FasterCSV 0.1.3--CSV parsing without the wait!

FasterCSV 0.1.3 Released

FasterCSV grew out of my involvement in a discussion on the Ruby Core
mailing list. The heart of this new CSV parser is a single, hyper-
optimized Regular Expression from “Mastering Regular Expressions,
Second Edition,” further enhanced by myself.
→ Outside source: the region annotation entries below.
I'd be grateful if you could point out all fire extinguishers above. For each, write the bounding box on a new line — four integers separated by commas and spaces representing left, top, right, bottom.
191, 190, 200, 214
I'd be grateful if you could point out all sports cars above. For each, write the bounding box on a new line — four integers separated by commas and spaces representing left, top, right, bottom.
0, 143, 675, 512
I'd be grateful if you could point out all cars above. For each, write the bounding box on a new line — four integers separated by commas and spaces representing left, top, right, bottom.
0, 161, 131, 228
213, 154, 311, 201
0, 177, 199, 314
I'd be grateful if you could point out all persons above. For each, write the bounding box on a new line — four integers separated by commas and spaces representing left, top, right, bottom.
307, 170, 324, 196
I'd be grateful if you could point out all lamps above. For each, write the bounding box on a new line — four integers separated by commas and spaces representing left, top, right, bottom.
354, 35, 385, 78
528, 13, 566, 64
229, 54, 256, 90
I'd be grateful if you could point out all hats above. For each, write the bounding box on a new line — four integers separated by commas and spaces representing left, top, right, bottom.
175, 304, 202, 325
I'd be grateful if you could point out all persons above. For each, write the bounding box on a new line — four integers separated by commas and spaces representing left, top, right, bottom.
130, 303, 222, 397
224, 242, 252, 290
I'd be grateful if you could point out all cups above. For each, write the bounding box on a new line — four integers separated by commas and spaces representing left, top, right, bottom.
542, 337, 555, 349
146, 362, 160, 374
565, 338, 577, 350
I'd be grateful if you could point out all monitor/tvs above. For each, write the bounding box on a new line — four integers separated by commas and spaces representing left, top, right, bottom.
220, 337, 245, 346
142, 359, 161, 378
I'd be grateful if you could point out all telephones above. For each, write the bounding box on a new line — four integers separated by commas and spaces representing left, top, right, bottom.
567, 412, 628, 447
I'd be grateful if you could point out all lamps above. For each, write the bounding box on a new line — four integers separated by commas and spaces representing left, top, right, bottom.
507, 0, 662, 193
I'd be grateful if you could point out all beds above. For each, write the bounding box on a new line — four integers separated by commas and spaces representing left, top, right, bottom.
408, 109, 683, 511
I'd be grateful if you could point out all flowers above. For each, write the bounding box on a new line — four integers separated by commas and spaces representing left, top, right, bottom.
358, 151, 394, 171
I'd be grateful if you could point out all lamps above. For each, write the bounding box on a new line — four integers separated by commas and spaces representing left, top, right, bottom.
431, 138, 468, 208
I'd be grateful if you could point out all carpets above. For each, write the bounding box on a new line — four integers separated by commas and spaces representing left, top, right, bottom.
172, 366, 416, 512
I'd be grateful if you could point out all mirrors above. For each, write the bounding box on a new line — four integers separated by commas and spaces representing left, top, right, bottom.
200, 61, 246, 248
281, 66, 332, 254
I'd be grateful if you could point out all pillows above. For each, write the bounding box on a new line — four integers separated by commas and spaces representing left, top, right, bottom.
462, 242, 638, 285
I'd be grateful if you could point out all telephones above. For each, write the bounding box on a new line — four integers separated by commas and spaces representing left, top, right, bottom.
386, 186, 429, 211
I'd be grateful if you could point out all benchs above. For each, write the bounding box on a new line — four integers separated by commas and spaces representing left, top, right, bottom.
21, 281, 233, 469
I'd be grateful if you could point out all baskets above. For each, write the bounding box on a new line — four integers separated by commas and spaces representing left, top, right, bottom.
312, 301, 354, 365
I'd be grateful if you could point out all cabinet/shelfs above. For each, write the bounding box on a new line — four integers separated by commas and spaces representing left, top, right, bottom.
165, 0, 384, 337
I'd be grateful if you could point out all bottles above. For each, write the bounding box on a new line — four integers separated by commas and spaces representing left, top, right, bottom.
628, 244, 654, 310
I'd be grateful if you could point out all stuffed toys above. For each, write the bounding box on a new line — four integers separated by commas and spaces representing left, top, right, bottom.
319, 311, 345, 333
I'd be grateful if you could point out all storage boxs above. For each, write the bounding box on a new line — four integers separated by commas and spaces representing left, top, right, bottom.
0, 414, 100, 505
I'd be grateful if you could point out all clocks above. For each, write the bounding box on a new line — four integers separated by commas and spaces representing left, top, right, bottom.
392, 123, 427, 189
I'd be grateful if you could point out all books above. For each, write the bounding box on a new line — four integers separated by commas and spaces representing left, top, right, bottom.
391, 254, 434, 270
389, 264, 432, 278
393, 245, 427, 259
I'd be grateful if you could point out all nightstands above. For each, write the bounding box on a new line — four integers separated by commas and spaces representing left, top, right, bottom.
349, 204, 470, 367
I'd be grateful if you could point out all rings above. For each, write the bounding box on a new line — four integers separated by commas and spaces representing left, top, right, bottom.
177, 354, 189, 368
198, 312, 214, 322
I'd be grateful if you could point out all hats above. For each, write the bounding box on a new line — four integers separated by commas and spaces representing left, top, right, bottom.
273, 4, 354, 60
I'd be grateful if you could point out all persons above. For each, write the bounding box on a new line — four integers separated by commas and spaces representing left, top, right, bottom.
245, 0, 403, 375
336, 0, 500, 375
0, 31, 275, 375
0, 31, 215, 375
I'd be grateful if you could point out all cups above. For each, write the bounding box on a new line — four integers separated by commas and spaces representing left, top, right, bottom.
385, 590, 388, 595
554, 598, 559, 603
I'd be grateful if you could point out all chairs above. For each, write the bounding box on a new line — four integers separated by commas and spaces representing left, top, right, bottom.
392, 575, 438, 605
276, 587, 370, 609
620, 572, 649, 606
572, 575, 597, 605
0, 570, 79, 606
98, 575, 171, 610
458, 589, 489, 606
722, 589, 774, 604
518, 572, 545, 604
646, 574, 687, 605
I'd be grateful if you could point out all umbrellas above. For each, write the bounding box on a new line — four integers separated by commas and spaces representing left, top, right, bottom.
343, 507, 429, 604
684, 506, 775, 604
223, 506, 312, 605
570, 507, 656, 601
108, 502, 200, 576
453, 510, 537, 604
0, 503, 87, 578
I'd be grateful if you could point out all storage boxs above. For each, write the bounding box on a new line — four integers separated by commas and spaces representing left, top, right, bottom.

This library would not exist if it weren’t for Ara.T.Howard’s
tireless attempts to break it. :wink:
I’m very grateful for all the help and insight Ara gave that made a
robust solution possible. Thank you!

If you use this library, don’t be shy with the feedback! Tell me
what’s working and what’s not:

[email protected]

What is FasterCSV?

(from the README)

FasterCSV is intended as a replacement to Ruby’s standard CSV
library. It was designed to address concerns users of that library
had and it has three primary goals:

  1. Be significantly faster than CSV while remaining a pure Ruby
    library.
    • There are unit tests ensuring this very thing. (Thanks for
      the idea Rob!)

    • It really is faster. I mean it:
      $ rake benchmark
      (in /Users/james/Documents/Ruby/faster_csv)
      time ruby -r csv -e ‘CSV.foreach(“test/test_data.csv”) { |
      row| }’

      real 0m25.758s
      user 0m25.652s
      sys 0m0.076s
      time ruby -r lib/faster_csv -e ‘FasterCSV.foreach(“test/
      test_data.csv”) { |row| }’

      real 0m2.902s
      user 0m2.866s
      sys 0m0.030s

  2. Use a smaller and easier to maintain code base.
    • I still want it to include all the CSV functionality you need
      though!
      (Do tell me if you find something missing.)
    • …And nice shiny new features!
    • Again, it really is smaller:
      $ rake stats
      (in /Users/james/Documents/Ruby/faster_csv)
      ±---------------------±------±------±--------±--------
      ±----±------+
      | Name | Lines | LOC | Classes | Methods |
      M/C | LOC/M |
      ±---------------------±------±------±--------±--------
      ±----±------+
      | FasterCSV | 400 | 133 | 2 | 12
      | 6 | 9 |
      | Units | 439 | 334 | 5 | 23
      | 4 | 12 |
      ±---------------------±------±------±--------±--------
      ±----±------+
      | Total | 839 | 467 | 7 | 35
      | 5 | 11 |
      ±---------------------±------±------±--------±--------
      ±----±------+
      Code LOC: 133 Test LOC: 334 Code to Test Ratio: 1:2.5
  3. Improve on the CSV interface.
    • My opinion, of course.

Migrating from CSV to FasterCSV?

The README includes a section on the differences and you can read
that here:

http://fastercsv.rubyforge.org/

You call also see general usage in the documentation of the
interface, right here:

http://fastercsv.rubyforge.org/classes/FasterCSV.html

If FasterCSV isn’t meeting your needs, I want to here about it:

[email protected]

Coming soon!

(from the TODO)

  • Add support for accessing fields by headers (from first row of
    document).
    (I promise Ara, it’s next on the list!)
  • Add “convertors” for switching numbers to Integers or Floats, dates
    to Date or
    Time objects, etc.

Where can I learn more?

FasterCSV is hosted on RubyForge.

Project page: http://rubyforge.org/projects/fastercsv/
Documentation: http://fastercsv.rubyforge.org/
Downloads: http://rubyforge.org/frs/?group_id=1102

How do I get FasterCSV?

FasterCSV is a gem, so as long as you have RubyGems installed it’s as
simple as:

$ sudo gem install fastercsv

If you need to install RubyGems, you can download it from:

http://rubyforge.org/frs/?group_id=126&release_id=2471

FasterCSV can also be installed manually. Just download the latest
release and follow the instructions in INSTALL:

http://rubyforge.org/frs/?group_id=1102&release_id=3545

James Edward G. II